## What is required
Once every line below with "Zealand" has been counted, state the total and nothing else.

─── Task material ───

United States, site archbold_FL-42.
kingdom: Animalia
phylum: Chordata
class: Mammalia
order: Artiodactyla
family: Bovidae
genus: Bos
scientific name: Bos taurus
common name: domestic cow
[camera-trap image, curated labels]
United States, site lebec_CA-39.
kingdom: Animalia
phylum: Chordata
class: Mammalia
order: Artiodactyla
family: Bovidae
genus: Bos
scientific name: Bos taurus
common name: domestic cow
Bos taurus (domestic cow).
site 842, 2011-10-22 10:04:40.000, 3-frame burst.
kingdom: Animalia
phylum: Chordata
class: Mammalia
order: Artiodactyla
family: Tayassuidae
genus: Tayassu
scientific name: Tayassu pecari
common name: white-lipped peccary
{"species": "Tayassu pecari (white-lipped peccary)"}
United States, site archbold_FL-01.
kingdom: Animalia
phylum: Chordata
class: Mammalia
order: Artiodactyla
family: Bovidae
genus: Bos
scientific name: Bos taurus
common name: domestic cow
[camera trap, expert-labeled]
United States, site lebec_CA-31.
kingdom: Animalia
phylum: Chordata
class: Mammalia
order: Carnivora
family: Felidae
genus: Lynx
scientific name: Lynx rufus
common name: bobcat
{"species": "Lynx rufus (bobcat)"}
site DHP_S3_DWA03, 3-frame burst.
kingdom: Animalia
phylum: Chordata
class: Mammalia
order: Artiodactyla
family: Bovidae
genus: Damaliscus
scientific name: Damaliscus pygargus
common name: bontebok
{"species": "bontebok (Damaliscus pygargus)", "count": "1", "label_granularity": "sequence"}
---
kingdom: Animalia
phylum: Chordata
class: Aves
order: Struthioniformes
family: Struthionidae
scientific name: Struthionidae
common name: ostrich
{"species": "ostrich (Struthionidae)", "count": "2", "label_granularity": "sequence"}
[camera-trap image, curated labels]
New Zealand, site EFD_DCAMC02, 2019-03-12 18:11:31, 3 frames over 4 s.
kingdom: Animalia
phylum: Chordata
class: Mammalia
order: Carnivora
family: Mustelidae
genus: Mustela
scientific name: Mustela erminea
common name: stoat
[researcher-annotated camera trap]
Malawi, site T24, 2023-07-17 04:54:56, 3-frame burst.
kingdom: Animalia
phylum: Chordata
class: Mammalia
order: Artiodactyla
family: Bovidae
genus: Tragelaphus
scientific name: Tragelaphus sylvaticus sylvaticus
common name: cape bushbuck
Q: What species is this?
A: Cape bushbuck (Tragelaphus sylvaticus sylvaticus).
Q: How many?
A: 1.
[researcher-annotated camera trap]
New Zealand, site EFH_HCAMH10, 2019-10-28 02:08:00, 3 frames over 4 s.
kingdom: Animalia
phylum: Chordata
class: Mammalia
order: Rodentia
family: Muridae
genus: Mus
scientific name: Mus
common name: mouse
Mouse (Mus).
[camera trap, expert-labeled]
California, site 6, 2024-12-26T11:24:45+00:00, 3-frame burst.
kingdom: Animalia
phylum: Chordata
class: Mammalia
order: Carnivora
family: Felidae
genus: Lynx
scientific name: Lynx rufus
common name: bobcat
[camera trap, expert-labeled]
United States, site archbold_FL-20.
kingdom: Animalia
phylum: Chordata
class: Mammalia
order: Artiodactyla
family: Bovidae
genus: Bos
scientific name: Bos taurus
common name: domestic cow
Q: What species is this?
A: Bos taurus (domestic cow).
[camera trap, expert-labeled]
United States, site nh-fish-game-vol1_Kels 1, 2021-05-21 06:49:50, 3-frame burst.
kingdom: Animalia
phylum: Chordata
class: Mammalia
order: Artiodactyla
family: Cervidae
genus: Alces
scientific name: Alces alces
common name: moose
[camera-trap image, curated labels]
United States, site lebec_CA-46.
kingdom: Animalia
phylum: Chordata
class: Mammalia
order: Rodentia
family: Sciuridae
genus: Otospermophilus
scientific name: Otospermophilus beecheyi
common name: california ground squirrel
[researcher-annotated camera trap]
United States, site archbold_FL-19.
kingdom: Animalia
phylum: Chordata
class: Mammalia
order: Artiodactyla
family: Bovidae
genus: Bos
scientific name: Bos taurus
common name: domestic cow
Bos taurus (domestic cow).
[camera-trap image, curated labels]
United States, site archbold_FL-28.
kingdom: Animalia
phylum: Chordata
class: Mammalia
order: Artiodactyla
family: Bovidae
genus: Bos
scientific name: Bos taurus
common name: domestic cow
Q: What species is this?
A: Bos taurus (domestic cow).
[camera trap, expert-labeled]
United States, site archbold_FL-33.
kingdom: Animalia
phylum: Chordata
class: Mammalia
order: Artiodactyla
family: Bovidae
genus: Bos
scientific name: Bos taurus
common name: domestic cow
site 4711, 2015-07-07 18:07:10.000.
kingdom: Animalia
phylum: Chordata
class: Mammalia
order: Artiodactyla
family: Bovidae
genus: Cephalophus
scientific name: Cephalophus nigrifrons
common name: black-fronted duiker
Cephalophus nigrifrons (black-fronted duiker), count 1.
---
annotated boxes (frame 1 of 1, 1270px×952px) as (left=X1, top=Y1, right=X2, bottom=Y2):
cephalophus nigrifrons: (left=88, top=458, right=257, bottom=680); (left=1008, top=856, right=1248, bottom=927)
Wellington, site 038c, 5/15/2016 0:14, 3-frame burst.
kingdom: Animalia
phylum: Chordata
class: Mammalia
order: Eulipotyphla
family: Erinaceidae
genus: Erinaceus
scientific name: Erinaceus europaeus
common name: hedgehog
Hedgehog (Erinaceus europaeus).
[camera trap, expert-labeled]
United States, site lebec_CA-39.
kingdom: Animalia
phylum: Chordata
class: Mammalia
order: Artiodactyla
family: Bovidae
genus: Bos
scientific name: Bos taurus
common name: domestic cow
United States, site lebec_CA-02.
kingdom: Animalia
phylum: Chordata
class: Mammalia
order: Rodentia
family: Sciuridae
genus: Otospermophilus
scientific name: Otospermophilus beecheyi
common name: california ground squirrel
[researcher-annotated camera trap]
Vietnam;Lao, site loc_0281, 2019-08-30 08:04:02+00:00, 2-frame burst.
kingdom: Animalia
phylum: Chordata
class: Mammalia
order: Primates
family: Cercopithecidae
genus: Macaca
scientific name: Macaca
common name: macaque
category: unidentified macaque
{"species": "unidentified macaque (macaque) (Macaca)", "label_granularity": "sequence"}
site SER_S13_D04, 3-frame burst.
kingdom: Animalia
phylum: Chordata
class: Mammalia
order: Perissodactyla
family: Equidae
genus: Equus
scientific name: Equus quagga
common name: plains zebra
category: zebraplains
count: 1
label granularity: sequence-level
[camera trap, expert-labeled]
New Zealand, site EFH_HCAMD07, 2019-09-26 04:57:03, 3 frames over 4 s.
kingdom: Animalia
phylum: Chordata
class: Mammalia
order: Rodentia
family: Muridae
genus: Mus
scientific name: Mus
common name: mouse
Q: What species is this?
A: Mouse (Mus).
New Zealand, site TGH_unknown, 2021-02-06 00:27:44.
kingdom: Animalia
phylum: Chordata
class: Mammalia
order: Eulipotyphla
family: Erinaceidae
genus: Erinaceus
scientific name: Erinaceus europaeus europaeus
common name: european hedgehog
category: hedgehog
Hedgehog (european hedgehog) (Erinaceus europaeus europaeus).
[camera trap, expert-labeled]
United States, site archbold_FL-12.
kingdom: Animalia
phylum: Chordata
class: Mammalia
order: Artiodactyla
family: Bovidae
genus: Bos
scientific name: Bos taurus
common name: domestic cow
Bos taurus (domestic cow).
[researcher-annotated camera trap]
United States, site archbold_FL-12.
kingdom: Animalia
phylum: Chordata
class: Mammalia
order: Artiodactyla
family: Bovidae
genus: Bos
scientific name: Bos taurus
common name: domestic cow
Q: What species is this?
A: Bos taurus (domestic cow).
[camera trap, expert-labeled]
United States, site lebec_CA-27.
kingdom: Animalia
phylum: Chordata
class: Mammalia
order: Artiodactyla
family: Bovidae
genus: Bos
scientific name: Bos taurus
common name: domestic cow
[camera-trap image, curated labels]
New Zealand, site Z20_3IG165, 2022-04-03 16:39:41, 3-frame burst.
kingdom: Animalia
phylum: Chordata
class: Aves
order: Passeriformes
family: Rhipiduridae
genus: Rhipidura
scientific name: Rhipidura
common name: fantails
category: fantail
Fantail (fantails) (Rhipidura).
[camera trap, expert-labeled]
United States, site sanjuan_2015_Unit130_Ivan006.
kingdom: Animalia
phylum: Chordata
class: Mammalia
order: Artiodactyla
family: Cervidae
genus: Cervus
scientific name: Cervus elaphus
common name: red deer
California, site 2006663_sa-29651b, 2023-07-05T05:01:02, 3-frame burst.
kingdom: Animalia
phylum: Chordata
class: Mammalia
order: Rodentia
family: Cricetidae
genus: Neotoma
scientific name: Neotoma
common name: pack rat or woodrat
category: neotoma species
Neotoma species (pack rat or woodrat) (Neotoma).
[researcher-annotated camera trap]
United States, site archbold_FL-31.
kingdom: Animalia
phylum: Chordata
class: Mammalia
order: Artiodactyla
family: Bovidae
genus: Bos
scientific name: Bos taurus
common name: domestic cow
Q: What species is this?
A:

───

## Reply
5